Saffold virus (SAFV) belongs to the genus Cardiovirus of the family Picornaviridae, which is a small, non-enveloped, and icosahedral particle with a positive-sense single-stranded RNA genome. SAFV was discovered as the first human cardiovirus in 2007 in the stool of an infant presenting with fever of unknown origin in 1981 [1]. Since then, the detection of SAFV in children suffering from either acute respiratory or gastrointestinal illnesses has been reported [2,3,4,5,6]. Additionally, SAFVs have been detected in samples from patients with severe illness (e.g., acute flaccid paralysis, aseptic meningitis, myocarditis, acute pancreatitis and cerebellitis) [7,8,9,10,11]. However, the pathogenicity of SAFV, which causes a variety of mild to severe symptoms, remains unclear. The use of a recombinant SAFV harboring a reporter gene, such as green fluorescent protein (GFP), which enables convenient and real-time monitoring of SAFV replication in vitro and in vivo, would be very beneficial for elucidating the mechanism of SAFV pathogenicity.
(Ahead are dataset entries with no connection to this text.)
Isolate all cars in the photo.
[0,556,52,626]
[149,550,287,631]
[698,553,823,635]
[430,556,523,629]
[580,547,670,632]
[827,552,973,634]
The SAFV genome consists of a long open reading frame (ORF), 5’ and 3’ untranslated regions (UTR), and a variable length of poly (A) tail at the 3’ UTR. The ORF encodes a leader protein (L), four capsid proteins (VP1 to VP4) and seven non-structural proteins (2 A, 2B, 2 C, 3 A, 3B, 3 C, and 3D) [1]. Polyprotein is translated from the ORF, and then processed by the 3 C protease into mature viral proteins post-translationally, whereas the co-translational separation of the polyprotein occurs at the StopGo motif. This motif is oligopeptide D(V/I) ExNPG|P (where the “|” represents the junction between 2 A and 2B) mediating the StopGo process [12, 13], and is conserved in the 2 A/2B junction of SAFV (DIETNPG|P) [14]. The StopGo process has also been referred to as “ribosomal skipping” or “Stop-Carry On” and prevents the formation of a peptide bond between glycine and proline, but allows for the continuation of translation.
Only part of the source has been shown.